===== 文档 =====

【每日一题20220316】万里追踪

Harry和他的小伙伴们最近忙于跟踪伏地魔的下落，并且每天将他出现的地点信息用列表格式[上个地点，下个地点]记录了下来，但是不小心把顺序搞得错乱了。我们的任务就是，追溯出伏地魔完整的行动轨迹。

给定一个路径列表routes，其中每个元素是一个，包含2个前后出现的地点信息的小元组，请编写一个函数，返回正确的地点路径。

示例：
输入： [ (USA, BRA), (JPN, PHL), (BRA, UAE), (UAE, JPN) ]
输出： "USA, BRA, UAE, JPN, PHL"
解释：根据(USA, BRA])可以推断USA之后是BRA，再根据(BRA, UAE) 推断得到USA，BRA，UAE，依次类推。

题目难度：中等
题目来源：CodeWars：Follow that Spy

def solution(routes: list) -> str:
    # your code here

assert solution([('BRA','KSA'), ('USA','BRA'), ('JPN','PHL'), ('KSA','UAE'), ('UAE','JPN')]) == "USA,BRA,KSA,UAE,JPN,PHL"
assert solution([('ITA','GER'), ('GER','BEL'), ('BEL','CAN')]) == "ITA,GER,BEL,CAN"
assert solution([('MNL','TAG'), ('CEB','TAC'), ('TAG','CEB'), ('TAC','BOR')]) == "MNL,TAG,CEB,TAC,BOR"

    def solution(routes: list) -> str:
        #获取元组的末尾值
        routes_second_ele = [i[1] for i in routes]
        #获取返回值的第一个元素
        lis_return = [i[0] for i in routes if i[0] not in routes_second_ele]
        while len(routes) > 0:
            for i in routes:
                if i[0] == lis_return[-1]:
                    lis_return.append(i[1])
                    routes.remove(i)
        return ','.join(lis_return)

def find_routes(routes: list) -> str:
    demo = list(routes.pop(0))
    while len(routes) > 0:
        for route in routes:
            if route[0] == demo[-1]:
                demo.append(route[1])
                routes.remove(route)
            elif route[1] == demo[0]:
                demo.insert(0, route[0])
                routes.remove(route)
    return ', '.join(demo)

def find_routes(routes: list) -> str:
    d = dict(routes)
    res = list(d.keys() - d.values())
    while res[-1] in d: res.append(d[res[-1]])
    return ', '.join(res)

def solution(routes: list) -> str:
    # 将列表转换为字典
    routes_dict = dict(routes)
    # 存放结果
    result = []
    # 将列表转为一维数组，找出个数只有1个且属于key的元素，即为第一个元素，添加到result列表中
    routes_L = []
    for x in routes:
        routes_L.extend(x)
    for i in routes_L:
        if routes_L.count(i) == 1 and i in routes_dict.keys():
            result.append(i)
    # 循环次数
    l = len(routes)

===== 所示数据 =====

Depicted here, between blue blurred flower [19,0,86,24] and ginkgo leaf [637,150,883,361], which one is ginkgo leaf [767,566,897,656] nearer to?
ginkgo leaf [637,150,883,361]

=====

“万里追踪”这道题标注的来源是什么？

CodeWars：Follow that Spy